Exercise passage:
A design pattern systematically names, motivates, and explains a general design that addresses a recurring design problem in object-oriented systems. It describes the problem, the solution, when to apply the solution, and its consequences. It also gives implementation hints and examples. The solution is a general arrangement of objects and classes that solve the problem. The solution is customized and implemented to solve the problem in a particular context.

The crucial bit is the last sentence: Design patterns need to be implemented specifically for each particular problem. The classes in an object-oriented design pattern are no classes at all. They are archetypes, and for the particular situation real classes have to be crafted after those archetypes.

To put it in other words, a design pattern is an archetypical solution to an archetypical problem, and that’s also the reason why you can’t press patterns into libraries. If you compare two instances of the pattern, i.e. two cases where the pattern has been used to solve the problem, you’ll find almost no code that could be factored out. The pattern is not code, the pattern is a way the code is structured. Lexically two instances of a pattern have nothing in common, everything is only similar, nothing is the same.

In some cases it is even possible to put a pattern into a library, but when you begin to do so, you quickly find out that the result is not useful. Too much varies, the result are endless parameter lists or endlessly overloaded variations of the same methods. Those libraries are hard to implement and they don’t feel natural.

Generics (templates in C++) are a step in the right direction, but although they make creating archetypical libraries easier, those libraries are not necessarily easy to understand and use, much less to implement.

The Most Simple Patterns

Design patterns don’t come only at the level of class interaction in object-oriented systems. Just look at programming languages. In the beginning there was only assembly language. We basically wrote machine instructions, but after a while it turned out, that we did similar things over and again.

One of those things was to build loops of code. People did completely different things in the bodies of their loops, but there were only a few patterns for how the loop was entered, exited, and how often it was executed. With the advent of higher programming languages, those patterns were cast in basic language constructs such as “WHILE-DO”, “DO-UNTIL”, “FOR” or “FOREACH”, and these language constructs are still with us.

Assembly language did not have those high-level loops, but it had a conditional branch. Loops had to be implemented with conditional branches. The direct equivalent to that is the combination of the “IF” and “GOTO” statements in programming languages, and of course you can use those to implement all your loops. It’s only more verbose, the intent is less clear, and that is, because you don’t express your intent by naming it. Patterns are much about naming.

Pattern Languages

Interestingly enough, an “IF” statement is also a pattern. Just look at the infinite number of conditions. This brings us to another important fact, the fact that patterns are not all born equal. They come in hierarchies. There are base patterns and composite patterns. Just like with “IF-GOTO”, you can use patterns to build other, more complex patterns.

Now, if you look at where the pattern movement came from, being initiated by the architect Christopher Alexander, and if you read his books, you see that he clearly understood the hierarchical nature of design patterns. That’s why he called it a Pattern Language.

Well, I’ve never tried to build a house, and if I were to build one, I’d probably not apply all of his patterns. Many of them I agree with, some I don’t, and for most there are alternatives that he does not cover. But that again coincides nicely with the notion of languages.

My native language is German, I regularly use English, have some low level, basic and spotty understanding of some of the languages originating in Latin, but that’s it. No idea of Chinese, no idea of any African language, no idea of anything else. And still, all those languages, that I don’t have a clue of, can express exactly the same things that German or English can. They use only different patterns to solve the same problems.

Source data:
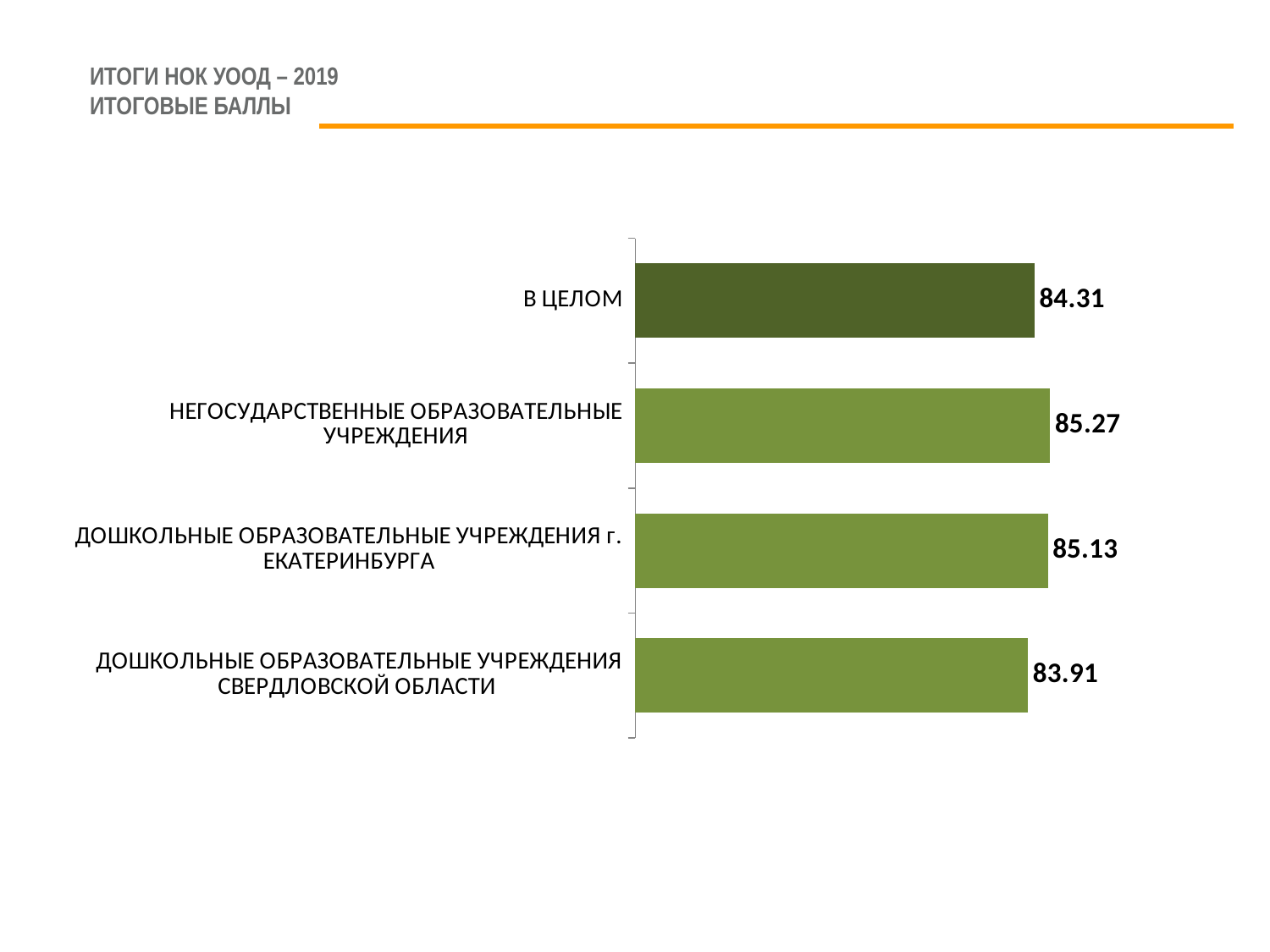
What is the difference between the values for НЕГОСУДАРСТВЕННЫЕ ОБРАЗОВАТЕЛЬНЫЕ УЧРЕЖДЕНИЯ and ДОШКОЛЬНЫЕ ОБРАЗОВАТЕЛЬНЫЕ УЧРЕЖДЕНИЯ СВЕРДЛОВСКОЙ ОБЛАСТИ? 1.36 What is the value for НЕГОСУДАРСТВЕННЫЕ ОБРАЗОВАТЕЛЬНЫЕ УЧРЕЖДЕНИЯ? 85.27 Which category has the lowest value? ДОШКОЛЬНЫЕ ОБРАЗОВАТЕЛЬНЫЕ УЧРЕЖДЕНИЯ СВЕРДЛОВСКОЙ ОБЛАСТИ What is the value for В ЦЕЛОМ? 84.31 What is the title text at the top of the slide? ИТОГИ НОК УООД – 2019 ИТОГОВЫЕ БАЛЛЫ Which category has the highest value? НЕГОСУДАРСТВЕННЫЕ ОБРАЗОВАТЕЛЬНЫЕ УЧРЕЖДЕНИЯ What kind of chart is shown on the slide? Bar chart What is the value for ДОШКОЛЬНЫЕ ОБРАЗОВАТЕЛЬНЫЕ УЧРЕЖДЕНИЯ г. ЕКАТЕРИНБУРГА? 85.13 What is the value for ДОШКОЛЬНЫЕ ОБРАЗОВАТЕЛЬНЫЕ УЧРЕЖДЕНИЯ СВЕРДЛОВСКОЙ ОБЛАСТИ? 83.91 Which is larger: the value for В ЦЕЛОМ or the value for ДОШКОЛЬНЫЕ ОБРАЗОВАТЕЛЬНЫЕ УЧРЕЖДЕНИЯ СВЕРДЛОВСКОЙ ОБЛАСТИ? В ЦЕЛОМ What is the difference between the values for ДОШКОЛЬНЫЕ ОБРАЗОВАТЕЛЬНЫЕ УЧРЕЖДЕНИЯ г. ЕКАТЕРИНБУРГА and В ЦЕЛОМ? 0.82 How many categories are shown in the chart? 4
* * *
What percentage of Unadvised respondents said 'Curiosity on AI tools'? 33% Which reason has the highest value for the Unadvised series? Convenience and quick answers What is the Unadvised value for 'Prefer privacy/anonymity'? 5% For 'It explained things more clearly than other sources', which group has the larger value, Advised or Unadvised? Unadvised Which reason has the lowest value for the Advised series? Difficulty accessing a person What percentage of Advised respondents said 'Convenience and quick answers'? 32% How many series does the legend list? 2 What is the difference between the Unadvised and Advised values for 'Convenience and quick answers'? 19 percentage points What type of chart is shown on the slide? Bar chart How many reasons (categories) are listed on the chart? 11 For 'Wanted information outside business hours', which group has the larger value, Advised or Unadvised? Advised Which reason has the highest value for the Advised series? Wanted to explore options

Required work:
[1] Could you extract the design patterns passage from "Well, I’ve never" to "notion of languages."?
[2] Which language constructs for loops does the design patterns passage name?
[3] Carry on the design patterns passage from its final sentence.

Results of the exercise:
[1]
Well, I’ve never tried to build a house, and if I were to build one, I’d probably not apply all of his patterns. Many of them I agree with, some I don’t, and for most there are alternatives that he does not cover. But that again coincides nicely with the notion of languages.

[2] "WHILE-DO", "DO-UNTIL", "FOR", "FOREACH"

[3]
So I guess we can agree that it is possible to build different houses, houses that don’t fit into Christopher Alexander’s language, and we may still be able to live in them and stay sane.

For the adoption of Alexander’s method, this may really have been detrimental. It is much too obvious that, although it makes sense as a system, you may not be able to use it and build your dream. It would be Alexander’s dream instead, and when it comes to our dreams, we really dislike any intrusion.

This may explain Alexander’s limited success (and I don’t want to belittle him, he is really one of my heroes, even if he has not taken over the world), but it would not be in our way building programs, would it? After all, houses are for individuals, and individuals care for their individuality, but CRUD is just CRUD, ain’t it?

Maybe not. People seem to have a tendency to willingly and knowingly reinvent the wheel. Look at me: I could be satisfied using the tools I have, using them to create the things I’m paid for, and otherwise have a life. Or else just join the development of the Eclipse Modeling tools. In a way there’s so much already out there, I can’t have much hope to make a valuable contribution. And still I do what I do, knowing that I’m bound to reinvent, willingly accepting it. And why? Because it’s fun :)

I don’t know if this explains anything, but fact is, that the Design Pattern movement in computer science has not produced anything that even remotely comes close to Alexander’s hierarchical completeness. With Alexander’s language you can build a house, a street, a village, a town, a region, and in the other direction you can go down to details like the actual building materials.

You can’t do that with design patterns in computer programming. The high-level patterns are all missing. The discipline has evolved to the point where it has become possible to talk to each other using design patterns, but it’s only at that certain level of detail where we talk about basic object interaction.

The Necessary Next Step

Looking into some very simple patterns of repeated assembly code, we found that these patterns became the loop constructs of modern programming languages. Those loop patterns describe arrangements of assembly instructions, but the important thing to note here is, that today nobody arranges those instructions themselves. We use compilers for that. This is very different from how we work with Gang-Of-Four patterns, because they have to be instantiated by hand.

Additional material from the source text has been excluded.